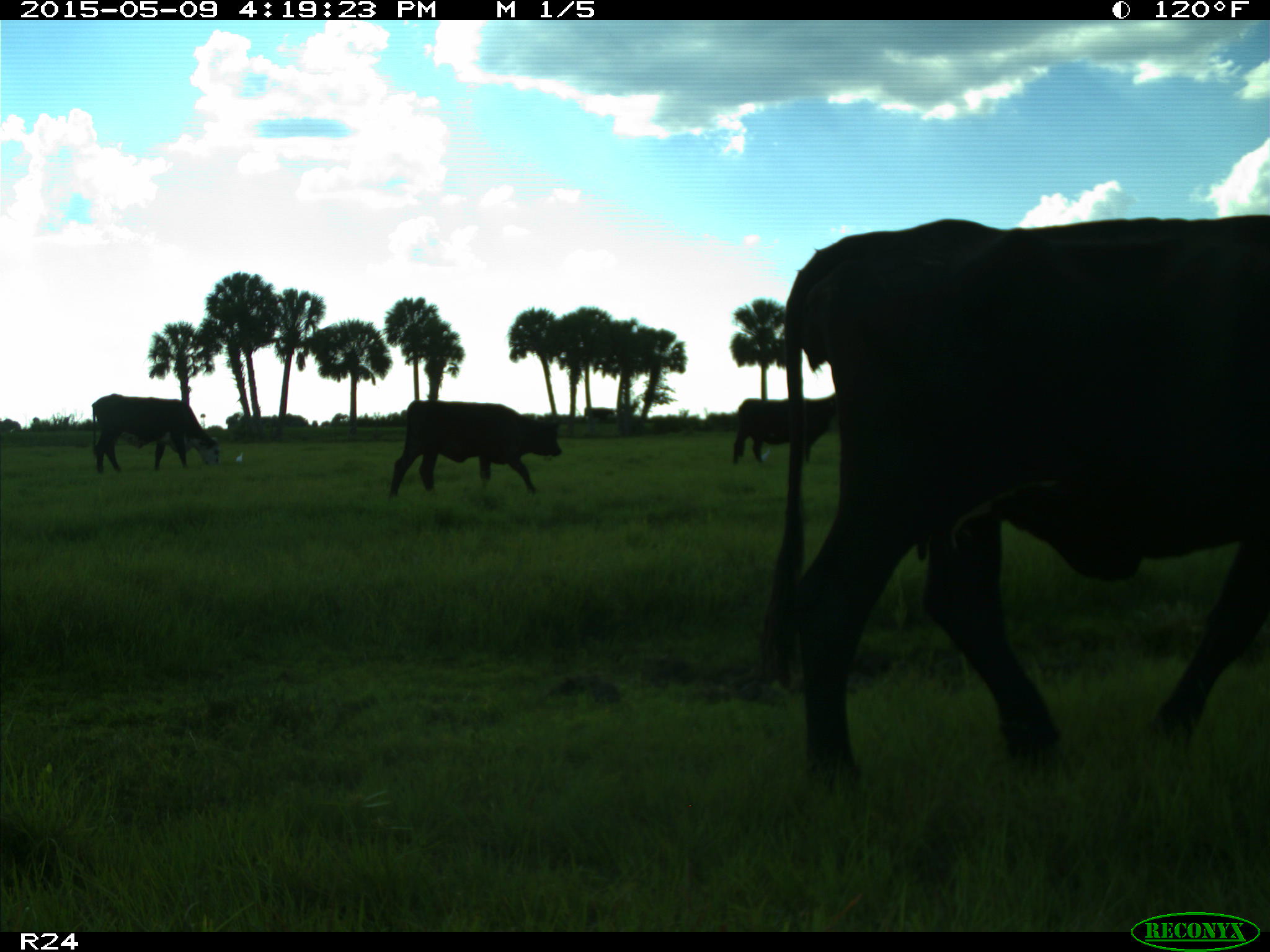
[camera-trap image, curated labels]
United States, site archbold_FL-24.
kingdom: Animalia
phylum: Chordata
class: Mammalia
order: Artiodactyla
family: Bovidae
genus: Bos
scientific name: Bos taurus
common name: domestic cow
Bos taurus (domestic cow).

________________

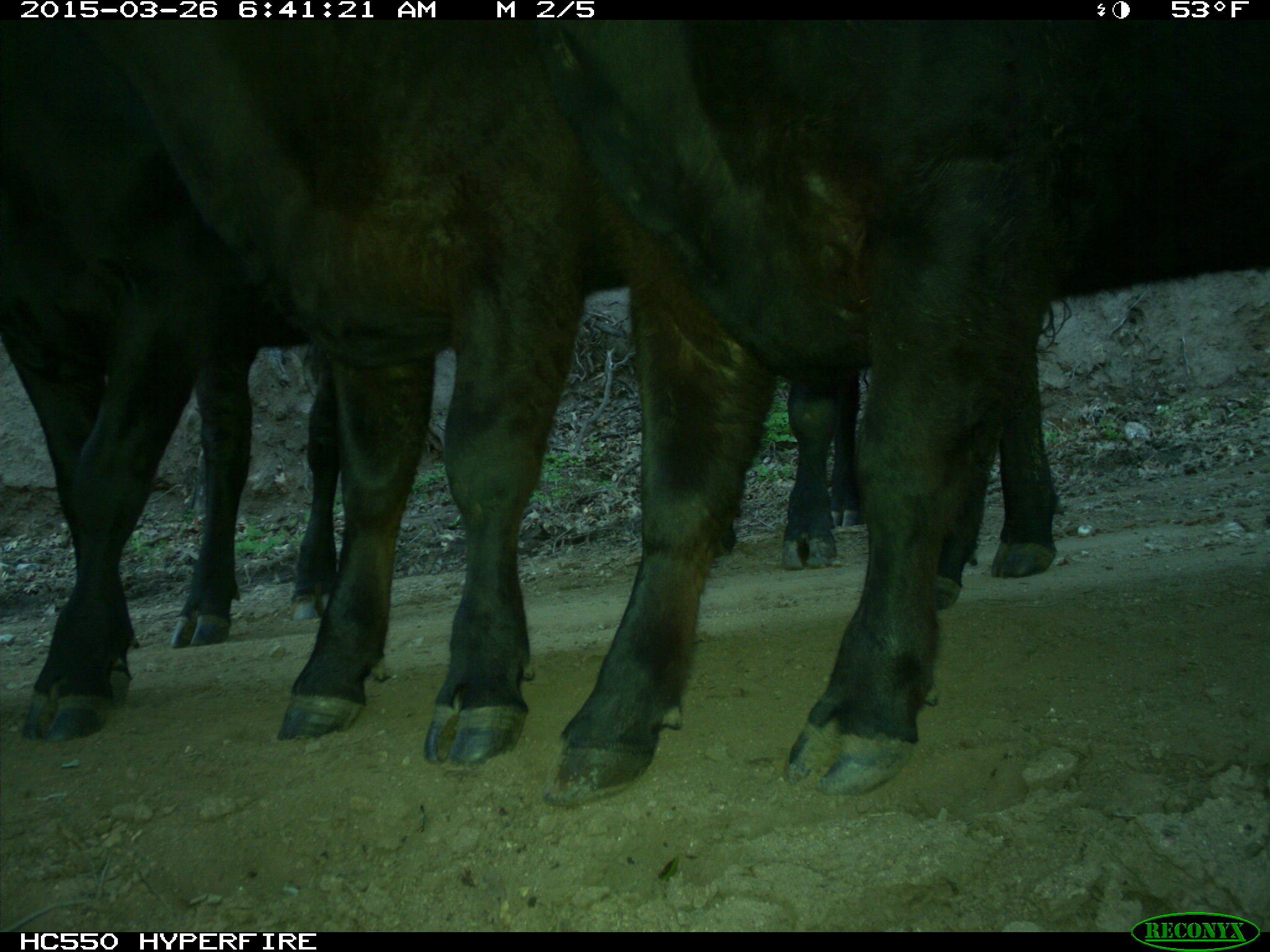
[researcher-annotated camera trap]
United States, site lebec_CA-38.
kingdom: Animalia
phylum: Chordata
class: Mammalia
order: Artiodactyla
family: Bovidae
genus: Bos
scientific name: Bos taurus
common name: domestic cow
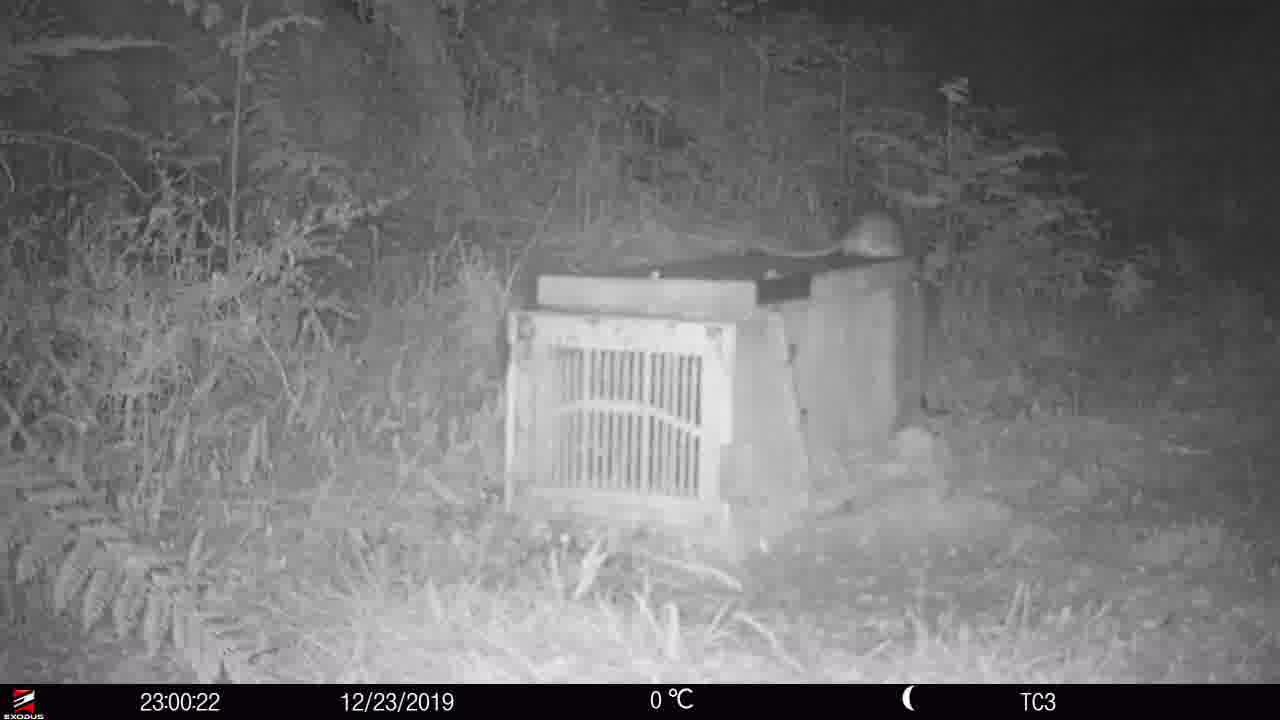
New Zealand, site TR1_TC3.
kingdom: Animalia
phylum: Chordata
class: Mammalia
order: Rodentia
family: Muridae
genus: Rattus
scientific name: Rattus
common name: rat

________________

Required work:
A line counts if it includes the string "United". State how many such lines the entries have, with no other text.

Final answer:
2